> TASK BRIEF:
Could you write out every record below exactly, leaving out any pictures?

> Caption-style text data:
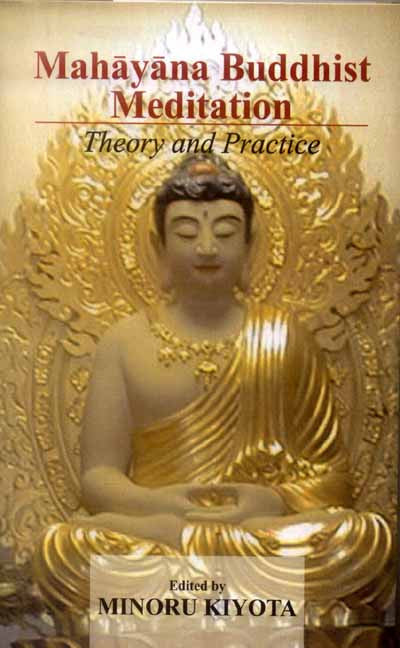 Mahayana Buddhist Meditation: Theory and Practice BIBLIONEPAL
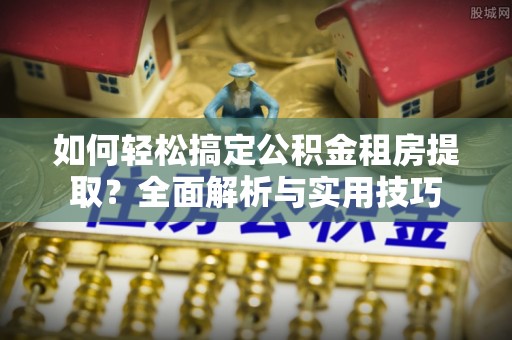 杨陵如何轻松搞定公积金租房提取？全面解析与实用技巧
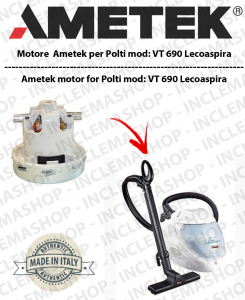 Lecoaspira VT 690 vendiamo MOTORE AMETEK aspirazione per aspirapolvere a vapore Polti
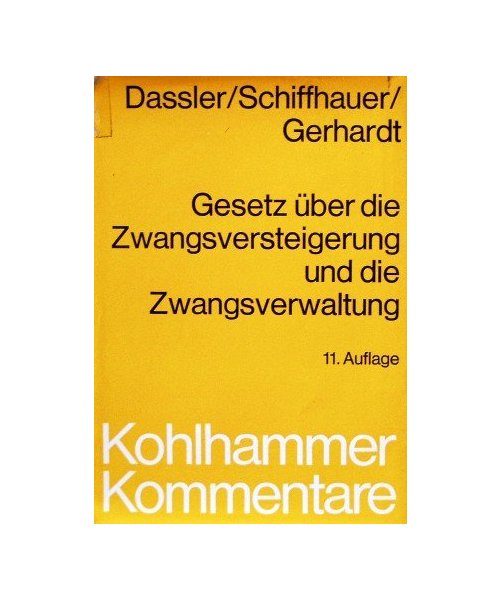Gesetz über die Zwangsversteigerung und die Zwangsverwaltung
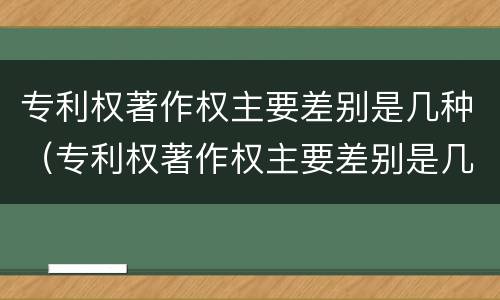 专利权著作权主要差别是几种（专利权著作权主要差别是几种类型）
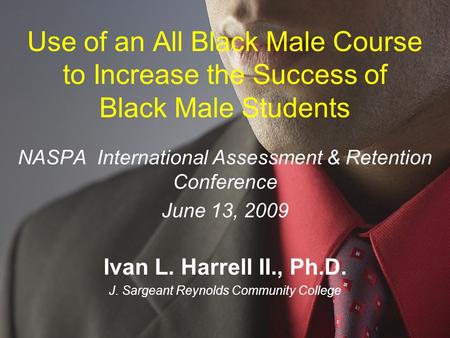 Use of an All Black Male Course to Increase the Success of Black Male Students NASPA International Assessment & Retention Conference June 13, 2009 Ivan.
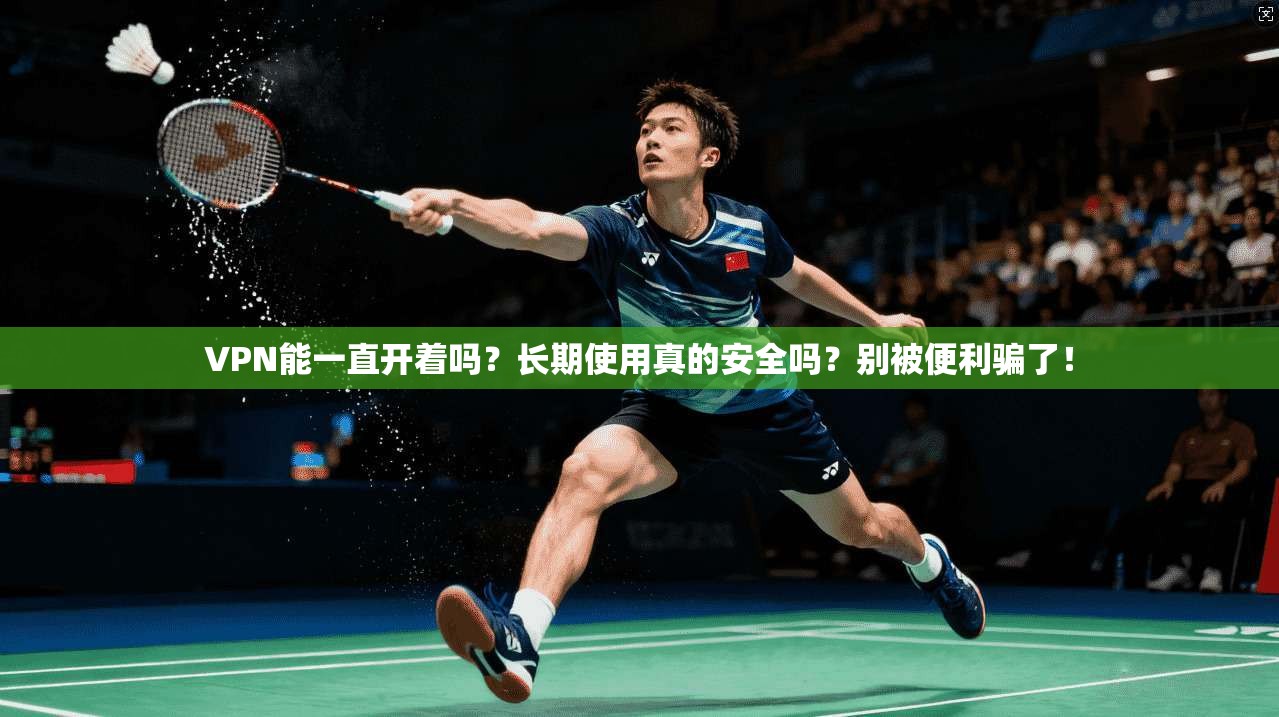 VPN能一直开着吗？长期使用真的安全吗？别被便利骗了！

> EXPECTED OUTPUT:
 Mahayana Buddhist Meditation: Theory and Practice BIBLIONEPAL
 杨陵如何轻松搞定公积金租房提取？全面解析与实用技巧
 Lecoaspira VT 690 vendiamo MOTORE AMETEK aspirazione per aspirapolvere a vapore Polti
Gesetz über die Zwangsversteigerung und die Zwangsverwaltung
 专利权著作权主要差别是几种（专利权著作权主要差别是几种类型）
 Use of an All Black Male Course to Increase the Success of Black Male Students NASPA International Assessment & Retention Conference June 13, 2009 Ivan.
 VPN能一直开着吗？长期使用真的安全吗？别被便利骗了！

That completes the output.